- [TRAVAIL DEMANDÉ] Poursuivez le texte sur l'abandon de chantier par une entreprise du bâtiment en reprenant juste après sa dernière phrase.

- [TEXTE PRÉSENTÉ]

━━━━━━━━

La construction d’un bâtiment est bien souvent parsemée de multiples embûches pour celui qui entend faire construire. Confronté très souvent à l’intervention de multiples professionnels du secteur de la construction, la situation peut très rapidement se détériorer au cours de l’avancement des travaux.
La confiance qui peut s’instaurer entre les partenaires d’une opération de construction ne doit pour autant pas laisser place à l’a peu près. Le maître d’ouvrage doit être capable de mesurer les conséquences de ses actes et être conscient des incidences juridiques qui vont en découler.
L’abandon de chantier par une entreprise du bâtiment est un événement qui reste loin d’être exceptionnel. Il n’est en effet pas rare qu’une ou plusieurs entreprises chargées décident, pour différents motifs, d’interrompre l’exécution des travaux qui lui ont été contractuellement confiés.
Cette situation laisse le maître d’ouvrage dans une situation délicate dans la mesure où il va falloir trouver une nouvelle entreprise pour terminer au plus vite la construction commencée (l’assistance d’un architecte ou d’un maître d’œuvre d’exécution permet de le décharger de cette tâche).

━━━━━━━━

- [ENTRÉES FOURNIES]
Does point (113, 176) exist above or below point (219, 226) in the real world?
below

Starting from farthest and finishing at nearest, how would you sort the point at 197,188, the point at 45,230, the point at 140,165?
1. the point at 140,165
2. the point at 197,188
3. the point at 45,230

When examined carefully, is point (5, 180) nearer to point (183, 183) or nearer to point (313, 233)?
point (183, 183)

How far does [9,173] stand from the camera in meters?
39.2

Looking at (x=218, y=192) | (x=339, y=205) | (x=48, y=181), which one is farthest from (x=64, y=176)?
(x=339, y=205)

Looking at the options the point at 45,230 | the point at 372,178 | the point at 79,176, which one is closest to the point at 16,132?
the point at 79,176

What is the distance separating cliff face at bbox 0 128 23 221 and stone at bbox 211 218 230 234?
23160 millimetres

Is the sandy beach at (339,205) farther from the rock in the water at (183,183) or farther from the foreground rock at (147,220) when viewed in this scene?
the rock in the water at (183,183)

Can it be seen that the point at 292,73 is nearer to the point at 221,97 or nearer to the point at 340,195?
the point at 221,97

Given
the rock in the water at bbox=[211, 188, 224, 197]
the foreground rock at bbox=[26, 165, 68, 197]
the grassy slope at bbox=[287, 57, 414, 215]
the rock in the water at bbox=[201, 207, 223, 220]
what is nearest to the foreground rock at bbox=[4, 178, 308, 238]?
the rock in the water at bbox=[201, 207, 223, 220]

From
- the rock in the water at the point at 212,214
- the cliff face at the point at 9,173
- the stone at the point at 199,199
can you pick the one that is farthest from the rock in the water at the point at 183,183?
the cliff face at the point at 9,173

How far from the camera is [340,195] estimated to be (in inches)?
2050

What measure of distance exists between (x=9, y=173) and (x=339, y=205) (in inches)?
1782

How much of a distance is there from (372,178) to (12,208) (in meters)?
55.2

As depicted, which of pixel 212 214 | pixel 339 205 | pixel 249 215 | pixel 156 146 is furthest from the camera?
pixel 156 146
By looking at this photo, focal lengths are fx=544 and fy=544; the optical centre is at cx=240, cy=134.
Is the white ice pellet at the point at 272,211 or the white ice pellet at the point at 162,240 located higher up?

━━━━━━━━

- [RÉPONSE PROPOSÉE]
Il s’agit de l’hypothèse de la succession d’entreprises résultant d’un abandon de chantier.
Assez souvent, cette succession d’entreprises n’est pas correctement appréhendée par les maîtres d’ouvrage, surtout non-professionnels. Elle intervient sans véritable formalité et la nouvelle entreprise choisie ayant accepté de continuer les travaux peut éventuellement émettre des réserves lorsqu’il est constaté, sur ce qui a déjà été exécuté, des manquements aux règles de l’art au regard de l’opération envisagée.
L’arrêt prononcé le 19 mai 2016 par la Cour de cassation vient rappeler qu’il appartient au maître d’ouvrage de correctement appréhender la situation de l’abandon de chantier, à peine d’être confronté plus tard, en cas de survenance de désordres, à une absence d’application de la garantie décennale…
Les particuliers pensent – parfois faussement – être suffisamment protégés par le dispositif légal en vigueur. Beaucoup connaissent l’existence de la garantie décennale ou biennale en cas de construction d’un ouvrage (maison, immeuble, locaux,…). La réalité est cependant beaucoup plus technique et complexe. Ces derniers l’apprennent parfois à leurs dépens.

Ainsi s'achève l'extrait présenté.